• [Aim of the task]: Continue the passage on putting an investment plan in place before choosing specific investments, picking up right after its final sentence.

• [Text passage]:
* * * * * * *

Occasionally, we get asked whether someone should buy a specific investment. We also get asked about the market, the economy and specific things like gold, the Facebook initial public offering, or the European debt crisis.
All of those things are very interesting and they seem to be something we spend a lot of time talking about and debating. But you have to wonder if our obsession with current events and specific investments focuses on the wrong questions.
What if the better question to ask is, “Does this investment fit in my plan?” If your answer is, “Plan? What plan?” that gets to a broader issue seen among many do-it-yourself investors.
While it may be interesting to talk about specific investments, it’s far more important to get a plan in place first. Only then should you go looking for specific investments to populate that plan. It’s kind of like figuring out where you’re going on a trip before you decide the mode of transportation to get there.
When we focus on the wrong question (“should I have gotten in on the Facebook I.P.O.?”), we’re more likely to make poor decisions based on short-term thinking and emotion. Instead, we ought to realize that we may not even know the correct answer to the bigger questions about our long-term plans.
We don’t know how the most recent I.P.O.’s will perform. We don’t know how things will work out with the European debt crisis. We don’t know what will happen to the price of gold. But if we have a plan, we can know whether those things have a place in our long-term strategy.

* * * * * * *

• [Data lines]:
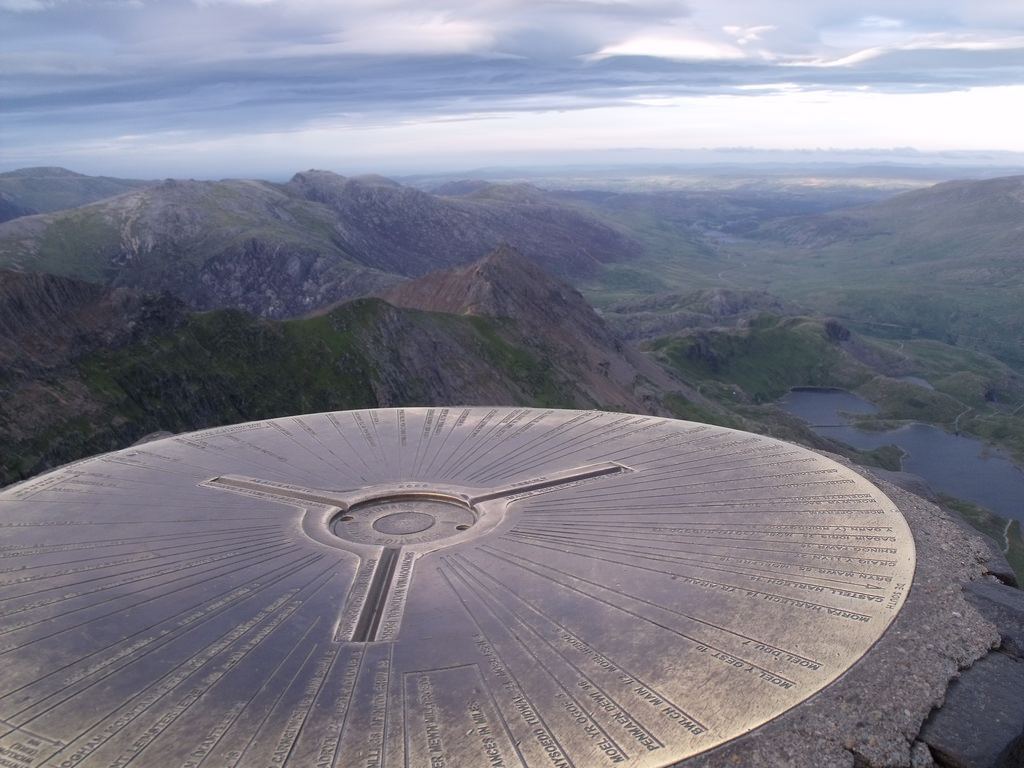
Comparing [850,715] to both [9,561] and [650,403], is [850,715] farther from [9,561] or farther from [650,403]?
[650,403]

* * * * * * *

• [Final result]:
Let’s take the I.P.O. example. We would argue that in most sound investments plans, I.P.O.’s rarely fit. That one hot I.P.O doesn’t provide most investors with the essential diversification they need. So if you’re debating the question of whether to buy, you should do so on the basis of answering the question, “Does it fit?” If the answer is no, move on. Go back to what you were doing before, which was, hopefully, enjoying your life.
Depending on your plan and your situation, it may make sense to commit capital to a popular stock or an I.P.O. Perhaps it’s important for you to own a small allocation of an individual stock for work reasons, or maybe you just enjoy the idea of having a little “play money” to invest. Whatever your reasoning, it needs to be a part of your plan.
It may look like this: I will allow myself to use up to 5 percent (this as an example; your number could be different) of my investments as play money, but I will not allow it to go higher. It is super important to understand the value of having that cap specifically spelled out in your plan.
When we start to make investment decisions in isolation, without understanding the why of those decisions in the context of our lives, we tend to do things emotionally. And emotion makes it that much easier to commit the classic behavioral mistakes, like buying high and then later selling low.
As simple as it sounds, it all really goes back to the idea of asking the right question.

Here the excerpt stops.